**Goal of the exercise:**
Will you write out all the entries below exactly?

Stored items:
Content starts

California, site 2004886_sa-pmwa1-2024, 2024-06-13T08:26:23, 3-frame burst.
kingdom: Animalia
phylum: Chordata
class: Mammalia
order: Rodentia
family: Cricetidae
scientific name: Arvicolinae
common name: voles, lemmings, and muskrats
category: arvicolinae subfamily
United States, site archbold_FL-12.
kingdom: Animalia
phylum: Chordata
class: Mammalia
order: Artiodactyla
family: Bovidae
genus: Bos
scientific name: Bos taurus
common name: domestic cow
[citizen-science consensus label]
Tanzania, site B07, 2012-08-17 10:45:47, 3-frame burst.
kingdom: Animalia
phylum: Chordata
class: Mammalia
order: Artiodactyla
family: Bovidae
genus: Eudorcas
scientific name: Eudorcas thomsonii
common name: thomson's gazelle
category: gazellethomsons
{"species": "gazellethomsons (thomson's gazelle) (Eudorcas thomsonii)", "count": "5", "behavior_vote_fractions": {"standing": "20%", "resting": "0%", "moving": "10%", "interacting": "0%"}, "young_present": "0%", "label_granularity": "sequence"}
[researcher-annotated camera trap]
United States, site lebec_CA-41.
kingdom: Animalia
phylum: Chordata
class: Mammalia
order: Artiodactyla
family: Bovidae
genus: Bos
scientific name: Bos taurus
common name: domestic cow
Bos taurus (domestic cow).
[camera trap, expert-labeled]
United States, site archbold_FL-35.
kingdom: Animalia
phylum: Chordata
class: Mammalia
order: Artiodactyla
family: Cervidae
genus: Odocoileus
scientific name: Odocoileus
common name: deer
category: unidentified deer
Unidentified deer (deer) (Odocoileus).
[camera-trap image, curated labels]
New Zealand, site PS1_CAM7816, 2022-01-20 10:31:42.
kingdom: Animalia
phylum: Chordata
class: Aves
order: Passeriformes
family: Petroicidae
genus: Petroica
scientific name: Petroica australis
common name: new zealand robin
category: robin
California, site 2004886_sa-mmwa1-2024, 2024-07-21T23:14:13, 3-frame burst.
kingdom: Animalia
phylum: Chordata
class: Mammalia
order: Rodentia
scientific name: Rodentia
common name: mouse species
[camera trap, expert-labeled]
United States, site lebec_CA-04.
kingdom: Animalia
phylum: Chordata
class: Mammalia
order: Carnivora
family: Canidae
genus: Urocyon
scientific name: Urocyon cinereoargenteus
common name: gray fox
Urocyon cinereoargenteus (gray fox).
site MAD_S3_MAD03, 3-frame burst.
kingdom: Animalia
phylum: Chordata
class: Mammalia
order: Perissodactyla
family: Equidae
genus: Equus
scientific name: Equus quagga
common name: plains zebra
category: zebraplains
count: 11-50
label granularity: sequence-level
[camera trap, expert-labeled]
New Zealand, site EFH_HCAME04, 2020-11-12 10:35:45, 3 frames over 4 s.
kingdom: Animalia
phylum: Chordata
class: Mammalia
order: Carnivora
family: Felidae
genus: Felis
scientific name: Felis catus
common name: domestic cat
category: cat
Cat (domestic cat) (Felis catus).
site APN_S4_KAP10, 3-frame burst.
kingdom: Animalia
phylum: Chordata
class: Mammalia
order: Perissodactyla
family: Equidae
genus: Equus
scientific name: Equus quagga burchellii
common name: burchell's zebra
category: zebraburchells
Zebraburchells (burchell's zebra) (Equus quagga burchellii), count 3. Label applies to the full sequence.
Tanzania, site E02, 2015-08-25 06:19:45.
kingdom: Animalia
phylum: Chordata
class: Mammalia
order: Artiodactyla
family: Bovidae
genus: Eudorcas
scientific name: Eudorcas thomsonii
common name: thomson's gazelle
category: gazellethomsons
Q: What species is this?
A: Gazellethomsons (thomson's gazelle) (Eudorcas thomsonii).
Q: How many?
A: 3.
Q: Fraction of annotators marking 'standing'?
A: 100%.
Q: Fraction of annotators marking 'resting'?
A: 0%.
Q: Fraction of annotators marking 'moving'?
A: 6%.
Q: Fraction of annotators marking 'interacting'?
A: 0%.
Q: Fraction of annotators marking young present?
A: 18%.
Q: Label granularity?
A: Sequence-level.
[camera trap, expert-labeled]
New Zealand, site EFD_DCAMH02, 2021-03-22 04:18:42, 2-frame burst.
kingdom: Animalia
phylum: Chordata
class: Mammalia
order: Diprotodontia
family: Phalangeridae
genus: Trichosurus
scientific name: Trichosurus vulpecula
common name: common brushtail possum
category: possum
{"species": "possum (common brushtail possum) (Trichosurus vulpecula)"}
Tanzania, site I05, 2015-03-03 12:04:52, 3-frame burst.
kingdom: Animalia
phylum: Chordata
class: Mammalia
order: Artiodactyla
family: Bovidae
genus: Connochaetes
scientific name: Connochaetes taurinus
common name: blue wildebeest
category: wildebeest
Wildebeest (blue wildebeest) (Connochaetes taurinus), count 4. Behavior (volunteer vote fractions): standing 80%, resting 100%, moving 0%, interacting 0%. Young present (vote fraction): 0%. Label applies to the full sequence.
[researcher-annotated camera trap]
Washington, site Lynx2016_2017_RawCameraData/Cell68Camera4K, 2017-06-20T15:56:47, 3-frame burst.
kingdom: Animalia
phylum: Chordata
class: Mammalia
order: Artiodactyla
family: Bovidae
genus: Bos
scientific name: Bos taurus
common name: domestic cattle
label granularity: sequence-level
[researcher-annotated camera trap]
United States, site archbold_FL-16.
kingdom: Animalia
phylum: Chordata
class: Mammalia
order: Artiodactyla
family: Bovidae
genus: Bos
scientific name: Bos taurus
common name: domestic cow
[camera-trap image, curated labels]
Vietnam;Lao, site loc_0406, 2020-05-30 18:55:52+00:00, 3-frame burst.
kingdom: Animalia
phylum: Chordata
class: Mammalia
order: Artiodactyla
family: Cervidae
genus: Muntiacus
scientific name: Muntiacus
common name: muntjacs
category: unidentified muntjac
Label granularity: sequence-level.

Content ends

**Completed task:**
California, site 2004886_sa-pmwa1-2024, 2024-06-13T08:26:23, 3-frame burst.
kingdom: Animalia
phylum: Chordata
class: Mammalia
order: Rodentia
family: Cricetidae
scientific name: Arvicolinae
common name: voles, lemmings, and muskrats
category: arvicolinae subfamily
United States, site archbold_FL-12.
kingdom: Animalia
phylum: Chordata
class: Mammalia
order: Artiodactyla
family: Bovidae
genus: Bos
scientific name: Bos taurus
common name: domestic cow
[citizen-science consensus label]
Tanzania, site B07, 2012-08-17 10:45:47, 3-frame burst.
kingdom: Animalia
phylum: Chordata
class: Mammalia
order: Artiodactyla
family: Bovidae
genus: Eudorcas
scientific name: Eudorcas thomsonii
common name: thomson's gazelle
category: gazellethomsons
{"species": "gazellethomsons (thomson's gazelle) (Eudorcas thomsonii)", "count": "5", "behavior_vote_fractions": {"standing": "20%", "resting": "0%", "moving": "10%", "interacting": "0%"}, "young_present": "0%", "label_granularity": "sequence"}
[researcher-annotated camera trap]
United States, site lebec_CA-41.
kingdom: Animalia
phylum: Chordata
class: Mammalia
order: Artiodactyla
family: Bovidae
genus: Bos
scientific name: Bos taurus
common name: domestic cow
Bos taurus (domestic cow).
[camera trap, expert-labeled]
United States, site archbold_FL-35.
kingdom: Animalia
phylum: Chordata
class: Mammalia
order: Artiodactyla
family: Cervidae
genus: Odocoileus
scientific name: Odocoileus
common name: deer
category: unidentified deer
Unidentified deer (deer) (Odocoileus).
[camera-trap image, curated labels]
New Zealand, site PS1_CAM7816, 2022-01-20 10:31:42.
kingdom: Animalia
phylum: Chordata
class: Aves
order: Passeriformes
family: Petroicidae
genus: Petroica
scientific name: Petroica australis
common name: new zealand robin
category: robin
California, site 2004886_sa-mmwa1-2024, 2024-07-21T23:14:13, 3-frame burst.
kingdom: Animalia
phylum: Chordata
class: Mammalia
order: Rodentia
scientific name: Rodentia
common name: mouse species
[camera trap, expert-labeled]
United States, site lebec_CA-04.
kingdom: Animalia
phylum: Chordata
class: Mammalia
order: Carnivora
family: Canidae
genus: Urocyon
scientific name: Urocyon cinereoargenteus
common name: gray fox
Urocyon cinereoargenteus (gray fox).
site MAD_S3_MAD03, 3-frame burst.
kingdom: Animalia
phylum: Chordata
class: Mammalia
order: Perissodactyla
family: Equidae
genus: Equus
scientific name: Equus quagga
common name: plains zebra
category: zebraplains
count: 11-50
label granularity: sequence-level
[camera trap, expert-labeled]
New Zealand, site EFH_HCAME04, 2020-11-12 10:35:45, 3 frames over 4 s.
kingdom: Animalia
phylum: Chordata
class: Mammalia
order: Carnivora
family: Felidae
genus: Felis
scientific name: Felis catus
common name: domestic cat
category: cat
Cat (domestic cat) (Felis catus).
site APN_S4_KAP10, 3-frame burst.
kingdom: Animalia
phylum: Chordata
class: Mammalia
order: Perissodactyla
family: Equidae
genus: Equus
scientific name: Equus quagga burchellii
common name: burchell's zebra
category: zebraburchells
Zebraburchells (burchell's zebra) (Equus quagga burchellii), count 3. Label applies to the full sequence.
Tanzania, site E02, 2015-08-25 06:19:45.
kingdom: Animalia
phylum: Chordata
class: Mammalia
order: Artiodactyla
family: Bovidae
genus: Eudorcas
scientific name: Eudorcas thomsonii
common name: thomson's gazelle
category: gazellethomsons
Q: What species is this?
A: Gazellethomsons (thomson's gazelle) (Eudorcas thomsonii).
Q: How many?
A: 3.
Q: Fraction of annotators marking 'standing'?
A: 100%.
Q: Fraction of annotators marking 'resting'?
A: 0%.
Q: Fraction of annotators marking 'moving'?
A: 6%.
Q: Fraction of annotators marking 'interacting'?
A: 0%.
Q: Fraction of annotators marking young present?
A: 18%.
Q: Label granularity?
A: Sequence-level.
[camera trap, expert-labeled]
New Zealand, site EFD_DCAMH02, 2021-03-22 04:18:42, 2-frame burst.
kingdom: Animalia
phylum: Chordata
class: Mammalia
order: Diprotodontia
family: Phalangeridae
genus: Trichosurus
scientific name: Trichosurus vulpecula
common name: common brushtail possum
category: possum
{"species": "possum (common brushtail possum) (Trichosurus vulpecula)"}
Tanzania, site I05, 2015-03-03 12:04:52, 3-frame burst.
kingdom: Animalia
phylum: Chordata
class: Mammalia
order: Artiodactyla
family: Bovidae
genus: Connochaetes
scientific name: Connochaetes taurinus
common name: blue wildebeest
category: wildebeest
Wildebeest (blue wildebeest) (Connochaetes taurinus), count 4. Behavior (volunteer vote fractions): standing 80%, resting 100%, moving 0%, interacting 0%. Young present (vote fraction): 0%. Label applies to the full sequence.
[researcher-annotated camera trap]
Washington, site Lynx2016_2017_RawCameraData/Cell68Camera4K, 2017-06-20T15:56:47, 3-frame burst.
kingdom: Animalia
phylum: Chordata
class: Mammalia
order: Artiodactyla
family: Bovidae
genus: Bos
scientific name: Bos taurus
common name: domestic cattle
label granularity: sequence-level
[researcher-annotated camera trap]
United States, site archbold_FL-16.
kingdom: Animalia
phylum: Chordata
class: Mammalia
order: Artiodactyla
family: Bovidae
genus: Bos
scientific name: Bos taurus
common name: domestic cow
[camera-trap image, curated labels]
Vietnam;Lao, site loc_0406, 2020-05-30 18:55:52+00:00, 3-frame burst.
kingdom: Animalia
phylum: Chordata
class: Mammalia
order: Artiodactyla
family: Cervidae
genus: Muntiacus
scientific name: Muntiacus
common name: muntjacs
category: unidentified muntjac
Label granularity: sequence-level.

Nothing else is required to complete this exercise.